Natural Language can be Good for Communication…
Yes, the article title is clickbait. It has plenty of truth, but as good software engineers, we evaluate things in terms of trade offs. As we just discussed, there is a trade off in communication between speed and information. Natural language tends to favor speed. It tends to be spoken and experienced in a richer context, and doesn’t need to convey all the details about the environment, because the participants in the communication channel can get those through other means, like body language, tone of voice, smell, culture, shared experiences, and so on. Many natural language communications are low stakes. If data is missing, you can ask for clarification. If data is misinterpreted, maybe you offend someone a little bit and you can apologize.
…But We Need Something More
When we build systems that need to be durable, reliable, scalable, and long-lived, we have different communication needs than what natural language is typically used for. If something is done wrong, the cost is often high. This could be a monetary loss, when an online service goes down and customers go to a competitor. This could be a physical loss, when a temperature control system breaks and perishable goods are spoiled. This could be a loss of human life, when a safety system fails. Requirements need to be precise and unambiguous. High stakes professions usually develop their own technical jargon and domain specific languages for exactly this reason. Lawyers use legalese
, because if they don’t, someone is going to lose a lot of money. Medical professionals use medspeak
, because if they don’t, in a critical situation, someone is going to die.

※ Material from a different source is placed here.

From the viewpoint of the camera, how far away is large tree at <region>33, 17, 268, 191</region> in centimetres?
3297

This is where things like Domain Specific Languages and Ubiquitous Language come in. Legalese and medspeak are examples of Domain Specific Languages. People in those professions have a shared Ubiquitous Language for certain critical concepts and details. These languages provide precise definitions of terms and broader context, and compress information for efficient communication. Every domain and every situation is different. But they all have communication needs. Language is the means of communication, and language can be optimized to fit the speed and information needs of a given situation. The better your language is – the faster you can communicate more information accurately – the faster you can work and the better the outcomes will be.
Conclusion
Nothing is perfect. Communication between people and across time is always going to lose data and be misinterpreted. But we can always do better. The more we understand the nature of communication, the more can account for its shortcomings, and build better communication systems – better languages – to get better results.